IITA scientists develop decision support tools to improve cassava agronomy in Africa

Scientists under the African Cassava Agronomy Initiative (ACAI) have developed decision support tools (DSTs) which can help farmers with the best recommendations for planting cassava in their fields. The new DSTs were developed to replace the older “blanket” recommendations, which did not consider site-specific conditions and thus often produced poor results. 

ACAI is a five-year project focusing on six use-cases, which reflect the different issues identified by cassava value chain actors as the most pressing problems. Each use-case has a lead scientist, supported by others to research, model, and develop the decision support tools. Fertilizer blending, the first use-case, was brought forward by the fertilizer industry because of the lack of knowledge on how to blend a fertilizer that really serves the requirements of cassava. Although there are standard formulations, they are ineffective for cassava and need to be reformulated to produce the kind of fertilizer that would demonstrate clear yield and income advantages.  
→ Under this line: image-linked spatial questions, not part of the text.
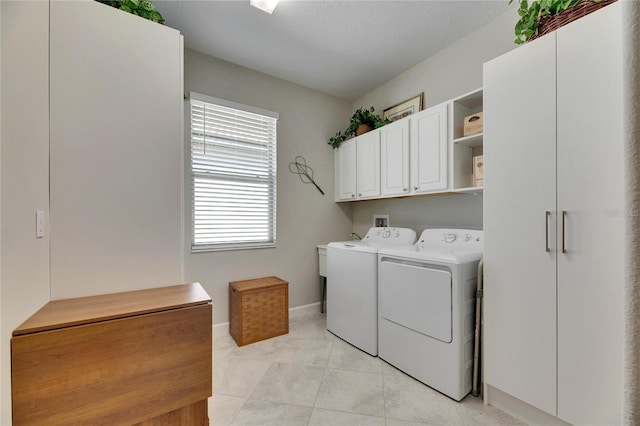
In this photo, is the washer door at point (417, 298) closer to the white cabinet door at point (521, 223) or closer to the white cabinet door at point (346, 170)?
the white cabinet door at point (521, 223)

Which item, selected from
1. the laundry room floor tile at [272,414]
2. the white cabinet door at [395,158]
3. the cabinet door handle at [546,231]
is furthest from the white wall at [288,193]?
the cabinet door handle at [546,231]

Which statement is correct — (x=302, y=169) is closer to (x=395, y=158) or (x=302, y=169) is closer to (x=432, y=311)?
(x=395, y=158)

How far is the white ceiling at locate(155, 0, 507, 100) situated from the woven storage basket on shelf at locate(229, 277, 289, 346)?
2.28 m

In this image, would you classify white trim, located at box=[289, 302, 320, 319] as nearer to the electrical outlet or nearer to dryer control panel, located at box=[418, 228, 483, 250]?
dryer control panel, located at box=[418, 228, 483, 250]

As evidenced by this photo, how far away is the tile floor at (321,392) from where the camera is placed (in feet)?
5.04

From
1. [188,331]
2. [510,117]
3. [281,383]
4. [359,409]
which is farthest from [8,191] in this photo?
[510,117]

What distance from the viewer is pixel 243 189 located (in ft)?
9.17

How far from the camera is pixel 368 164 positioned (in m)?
2.89

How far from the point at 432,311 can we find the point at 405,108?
210 cm

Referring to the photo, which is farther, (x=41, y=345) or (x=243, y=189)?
(x=243, y=189)

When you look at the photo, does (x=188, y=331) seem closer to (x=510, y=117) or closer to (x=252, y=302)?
(x=252, y=302)

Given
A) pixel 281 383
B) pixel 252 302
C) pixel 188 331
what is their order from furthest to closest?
pixel 252 302 < pixel 281 383 < pixel 188 331

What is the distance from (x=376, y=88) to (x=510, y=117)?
1994mm

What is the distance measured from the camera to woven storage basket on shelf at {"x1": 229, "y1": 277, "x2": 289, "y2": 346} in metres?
2.41
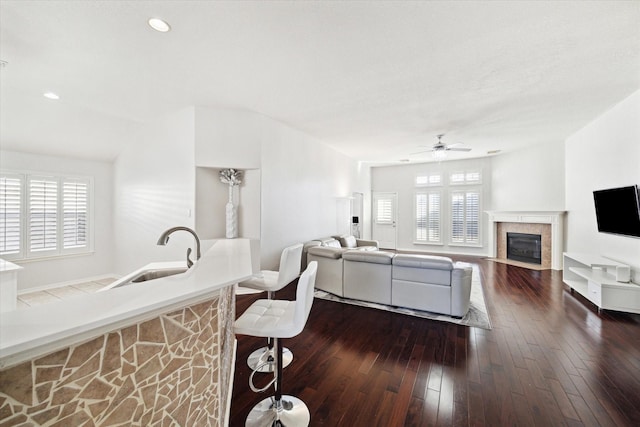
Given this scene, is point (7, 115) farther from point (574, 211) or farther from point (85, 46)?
point (574, 211)

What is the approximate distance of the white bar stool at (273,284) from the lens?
2.20 metres

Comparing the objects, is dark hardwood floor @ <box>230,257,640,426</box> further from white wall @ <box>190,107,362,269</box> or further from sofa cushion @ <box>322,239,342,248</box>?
sofa cushion @ <box>322,239,342,248</box>

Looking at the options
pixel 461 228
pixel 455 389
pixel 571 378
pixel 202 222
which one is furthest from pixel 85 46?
pixel 461 228

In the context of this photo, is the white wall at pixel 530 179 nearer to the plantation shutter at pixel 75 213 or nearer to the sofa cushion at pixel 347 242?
the sofa cushion at pixel 347 242

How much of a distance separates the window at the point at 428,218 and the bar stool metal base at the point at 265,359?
6802 mm

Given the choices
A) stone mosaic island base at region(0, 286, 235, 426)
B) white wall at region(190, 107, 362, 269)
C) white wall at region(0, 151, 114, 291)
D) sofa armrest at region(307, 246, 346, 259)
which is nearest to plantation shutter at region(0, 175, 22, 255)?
white wall at region(0, 151, 114, 291)

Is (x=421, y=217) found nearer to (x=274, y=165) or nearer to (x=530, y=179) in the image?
(x=530, y=179)

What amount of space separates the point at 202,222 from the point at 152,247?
3.91ft

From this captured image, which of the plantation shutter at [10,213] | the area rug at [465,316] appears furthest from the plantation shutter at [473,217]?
the plantation shutter at [10,213]

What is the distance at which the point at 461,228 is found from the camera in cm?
759

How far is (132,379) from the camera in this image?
0.92 metres

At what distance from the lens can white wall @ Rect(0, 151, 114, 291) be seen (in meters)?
4.43

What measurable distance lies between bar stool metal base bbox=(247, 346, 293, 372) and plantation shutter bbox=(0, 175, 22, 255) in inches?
200

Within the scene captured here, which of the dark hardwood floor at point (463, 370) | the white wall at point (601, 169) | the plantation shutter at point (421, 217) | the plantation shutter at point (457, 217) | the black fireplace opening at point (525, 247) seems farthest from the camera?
the plantation shutter at point (421, 217)
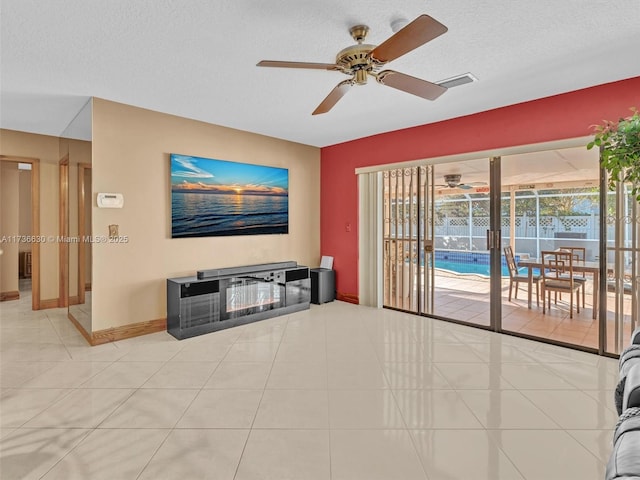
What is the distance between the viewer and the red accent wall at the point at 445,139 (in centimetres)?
347

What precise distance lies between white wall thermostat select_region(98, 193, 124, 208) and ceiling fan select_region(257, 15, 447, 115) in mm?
2524

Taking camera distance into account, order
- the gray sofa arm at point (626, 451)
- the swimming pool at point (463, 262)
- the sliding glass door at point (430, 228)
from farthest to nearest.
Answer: the swimming pool at point (463, 262) < the sliding glass door at point (430, 228) < the gray sofa arm at point (626, 451)

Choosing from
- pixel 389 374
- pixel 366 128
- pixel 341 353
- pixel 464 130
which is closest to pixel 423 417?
pixel 389 374

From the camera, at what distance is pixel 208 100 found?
12.6 feet

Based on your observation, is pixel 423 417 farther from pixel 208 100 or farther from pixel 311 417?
pixel 208 100

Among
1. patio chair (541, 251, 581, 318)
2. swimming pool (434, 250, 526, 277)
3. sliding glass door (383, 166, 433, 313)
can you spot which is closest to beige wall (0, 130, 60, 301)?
sliding glass door (383, 166, 433, 313)

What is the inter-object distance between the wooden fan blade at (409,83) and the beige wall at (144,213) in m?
2.95

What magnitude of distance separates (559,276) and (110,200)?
5515 mm

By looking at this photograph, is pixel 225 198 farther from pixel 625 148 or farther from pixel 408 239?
pixel 625 148

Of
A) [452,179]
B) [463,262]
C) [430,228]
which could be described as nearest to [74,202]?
[430,228]

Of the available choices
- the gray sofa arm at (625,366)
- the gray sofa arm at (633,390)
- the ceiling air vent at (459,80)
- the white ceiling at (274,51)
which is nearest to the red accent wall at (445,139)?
the white ceiling at (274,51)

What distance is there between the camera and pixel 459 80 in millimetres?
3311

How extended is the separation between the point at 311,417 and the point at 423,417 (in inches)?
30.1

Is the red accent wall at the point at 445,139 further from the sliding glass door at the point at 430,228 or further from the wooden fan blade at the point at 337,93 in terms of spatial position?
the wooden fan blade at the point at 337,93
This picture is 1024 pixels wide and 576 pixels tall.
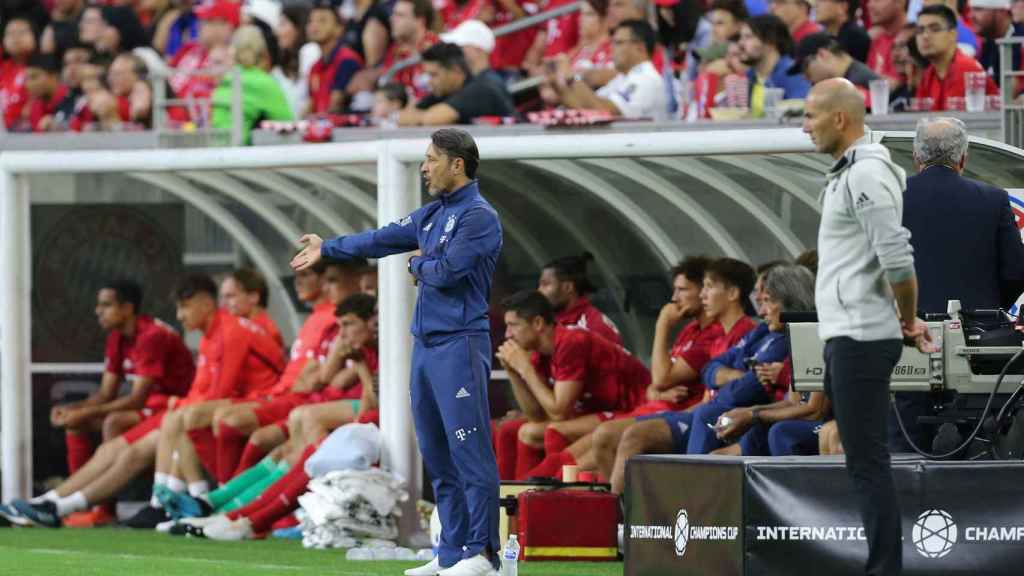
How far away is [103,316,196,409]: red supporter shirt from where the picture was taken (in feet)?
43.9

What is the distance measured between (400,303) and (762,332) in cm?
209

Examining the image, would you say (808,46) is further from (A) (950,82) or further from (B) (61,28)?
(B) (61,28)

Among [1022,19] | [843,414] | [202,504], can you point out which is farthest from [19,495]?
[843,414]

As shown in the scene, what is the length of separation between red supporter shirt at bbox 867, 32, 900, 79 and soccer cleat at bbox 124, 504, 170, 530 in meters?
5.14

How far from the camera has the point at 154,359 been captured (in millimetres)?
13383

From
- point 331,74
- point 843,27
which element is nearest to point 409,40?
point 331,74

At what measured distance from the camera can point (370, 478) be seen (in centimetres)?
1071

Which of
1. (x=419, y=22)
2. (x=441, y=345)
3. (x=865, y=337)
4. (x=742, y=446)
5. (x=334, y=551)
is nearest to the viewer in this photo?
(x=865, y=337)

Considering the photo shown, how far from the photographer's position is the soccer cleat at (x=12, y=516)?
1252 cm

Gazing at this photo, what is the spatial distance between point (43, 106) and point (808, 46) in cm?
759

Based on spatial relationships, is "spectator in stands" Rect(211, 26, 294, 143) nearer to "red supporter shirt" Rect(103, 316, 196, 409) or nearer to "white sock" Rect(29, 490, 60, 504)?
"red supporter shirt" Rect(103, 316, 196, 409)

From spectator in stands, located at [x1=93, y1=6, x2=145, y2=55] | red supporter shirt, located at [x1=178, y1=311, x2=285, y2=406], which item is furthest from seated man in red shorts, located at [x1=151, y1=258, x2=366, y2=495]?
spectator in stands, located at [x1=93, y1=6, x2=145, y2=55]

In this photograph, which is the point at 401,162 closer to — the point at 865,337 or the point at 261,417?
the point at 261,417

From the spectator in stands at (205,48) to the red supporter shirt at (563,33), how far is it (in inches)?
101
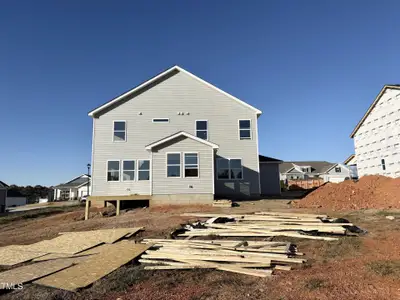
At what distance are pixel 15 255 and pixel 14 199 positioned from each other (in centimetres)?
6563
The second use-case centers on site-specific fertilizer recommendations with respect to knowing the type, quantity, method, and timing of application of fertilizer. There is feedback between fertilizer recommendation and the fertilizer blending use cases because soils across Nigeria and Tanzania are different and different soils require different formulations. The fertilizer recommendation DST considers soil properties, climate, planting and harvesting time, target yield, and resource endowment of the farmer. Thus, the fertilizer recommendation will be specific to every field and to every farmer’s capacity to invest in fertilizer. With this DST on fertilizer application, it is possible to optimize the amount of money farmers invest on fertilizers and maximize the revenue from cassava.  

The intercropping use-case focuses on planting different crops together and particularly investigates what planting density of maize is best to attain high yields without compromising the cassava yield and the best possible use of fertilizer to increase yields and profitability. However, the best planting practices use-case does not exclusively look into methods of increasing yields but has a strong component on reducing the cost of production. This use-case was brought forward by the farmers’ association because one major constraint is the need to invest in tillage at the start of the season when neither yield nor prices are known. By reducing the initial investment to a minimum without compromising cassava root yields, the probability of attaining higher income from cassava will increase.   

The scheduled planting use-case was developed by the cassava processing industry to stabilize the supply of raw roots to factories and processing facilities. Currently, cassava supply peaks in the main harvest season and is too low before and after. The factories, however, need a certain amount of roots every day to use their capacity and to work profitably. Along with high and low supply phases come price fluctuations that can hurt both the processors and the farmers. With methods that would lead to a more uniform distribution of the cassava production across the year, prices would stabilize and factories would process at a lower cost leading to higher income for farmers and potentially lower product costs for consumers.  

The scheduled planting use-case is linked with the high-starch use-case which focuses on attaining the highest possible starch content of cassava. Many processing factories price cassava according to the starch content. This means that cassava with a higher starch content will fetch a higher price per ton. The industry is interested in high starch cassava because the extraction costs decline with higher starch content. Farmers should thus be interested in knowing how to grow cassava to achieve high starch content.  

This is the fourth year of the ACAI project. The first three years concentrated on research and development of the DSTs to help farmers with the best site-specific recommendations. Currently the project is engaging many extension agents to get training on the use of the different DSTs. Together with farmers, extension agents test the DSTs in validation plots to assess if and by which margin the yields and revenue increase when farmers follow the recommendations of the DSTs. After the validation phase, extension agents and farmers who want to use these tools can download the DSTs as apps on smartphones and apply the technology in their fields. The Global Positioning System (GPS) in the phones will read the coordinates of the field and report back to a server, which will make use of all available data to understand the situation of the field.  

In addition, the farmer needs to answer a few questions and the app will make recommendations. Farmers can then follow the recommendation and compare if the recommendation is better than their usual practice and report back if the recommendation produced higher yields and how much. These data are used to reduce the risk of incorrect recommendations and to further fine-tune the DSTs to improve cassava productivity and achieve higher incomes for farmers.